▸ What this task involves:
All of the records should be reproduced word for word, but no images may appear in the copy.

═══ Data under study

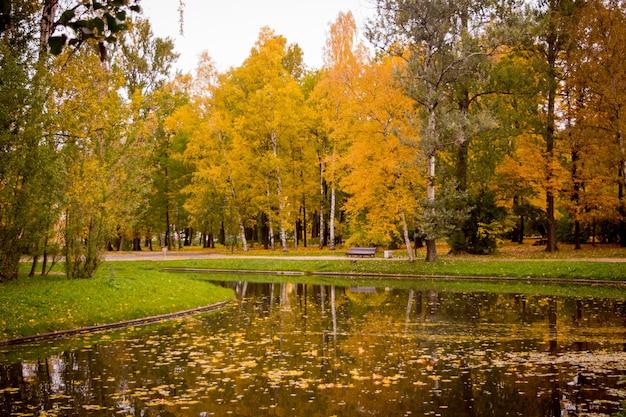 Goldenes laub des herbstparks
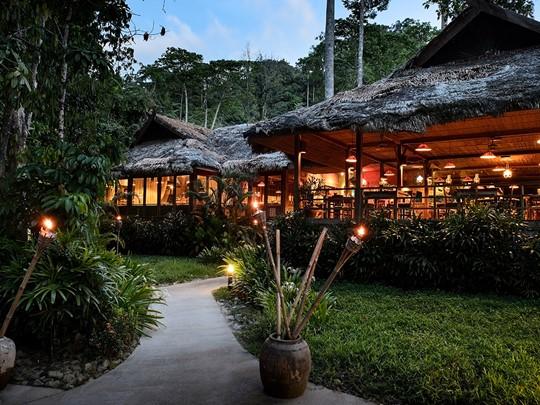 Un hôtel dépaysant, au coeur d'une forêt tropicale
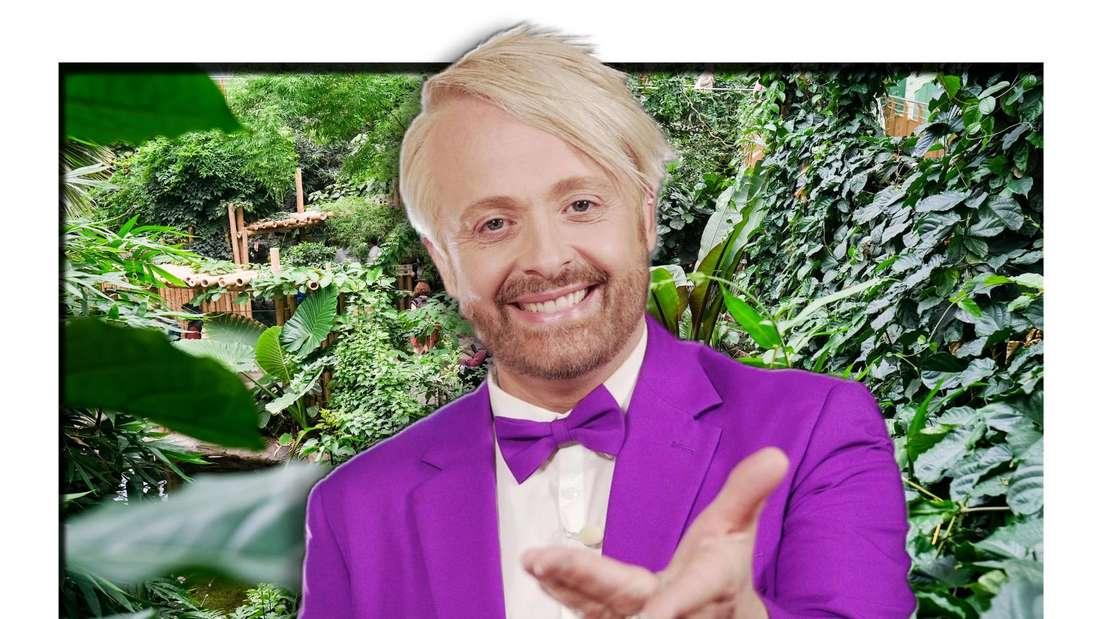 Ross Antony streckt lächelnd die Hand aus - im Hintergrund sieht man einen Dschungel (Fotomontage)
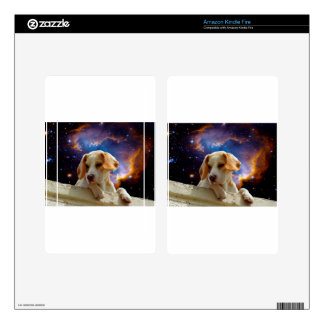 beagle puppy on the wall  looking at the universe decals for kindle fire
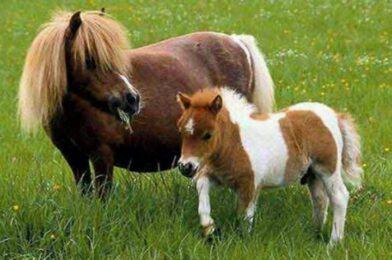 เจ้าม้าตัวเล็กตัวน้อย ที่มีสายพันธุ์ถึงห้าสายพันธุ์ ทั้งน่ารักแต่ก็ยังมีไม่พอ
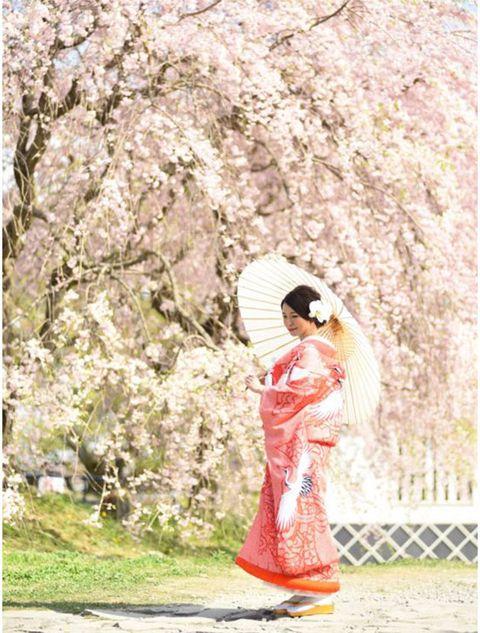 Cherry blossom, Blossom, Flower, Pink, Spring, Plant, Costume, Kimono, Peach,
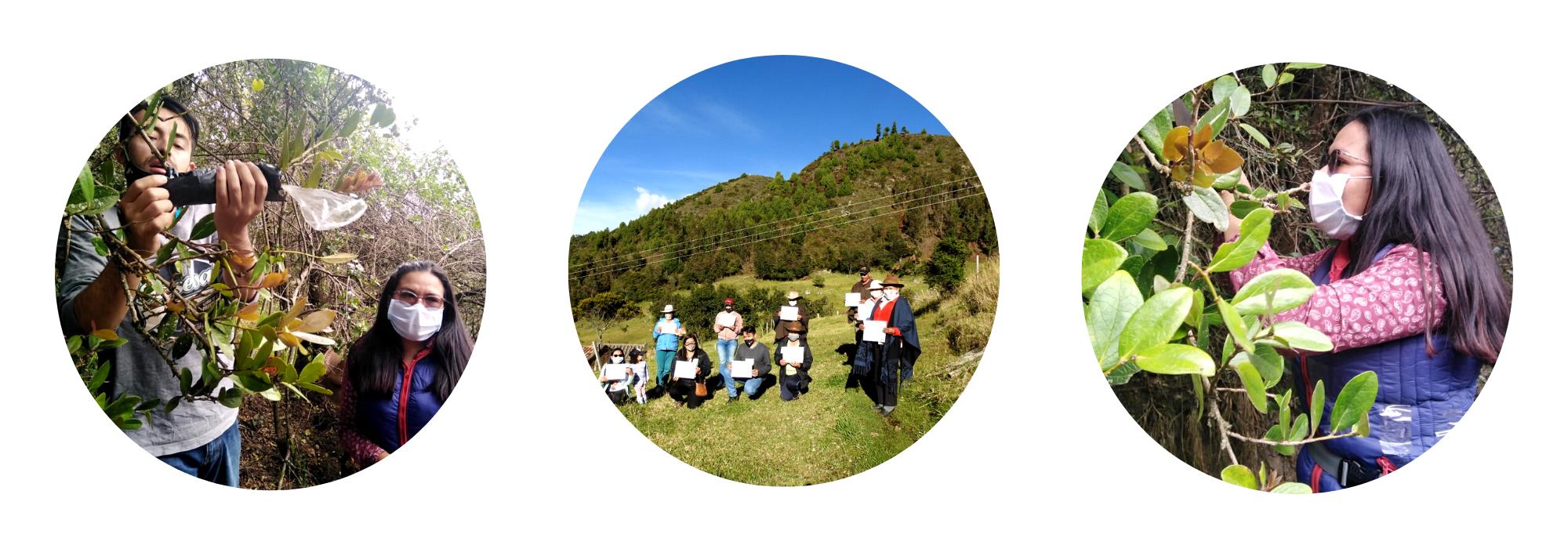 Grupo comunitario Asociación Ecológica de Producción de Frutos Andinos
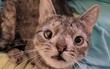 Cô mèo hoang đổi đời nhờ vào đôi mắt lác có một không hai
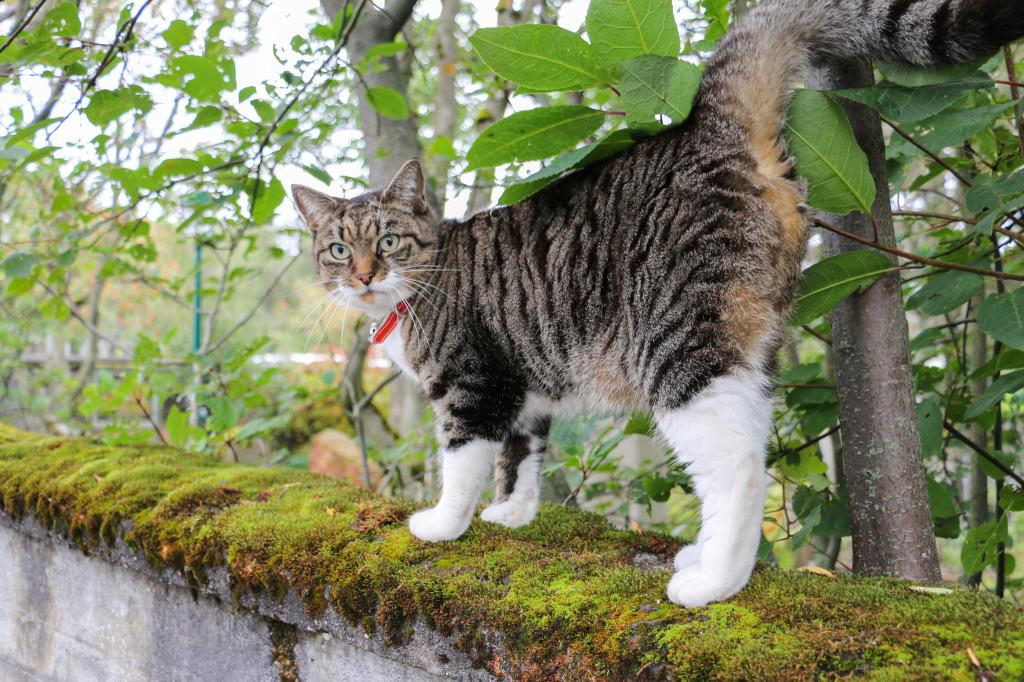 Reykjavik cat #2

══════

▸ Response to the exercise:
 Goldenes laub des herbstparks
 Un hôtel dépaysant, au coeur d'une forêt tropicale
 Ross Antony streckt lächelnd die Hand aus - im Hintergrund sieht man einen Dschungel (Fotomontage)
 beagle puppy on the wall  looking at the universe decals for kindle fire
 เจ้าม้าตัวเล็กตัวน้อย ที่มีสายพันธุ์ถึงห้าสายพันธุ์ ทั้งน่ารักแต่ก็ยังมีไม่พอ
 Cherry blossom, Blossom, Flower, Pink, Spring, Plant, Costume, Kimono, Peach,
 Grupo comunitario Asociación Ecológica de Producción de Frutos Andinos
 Cô mèo hoang đổi đời nhờ vào đôi mắt lác có một không hai
 Reykjavik cat #2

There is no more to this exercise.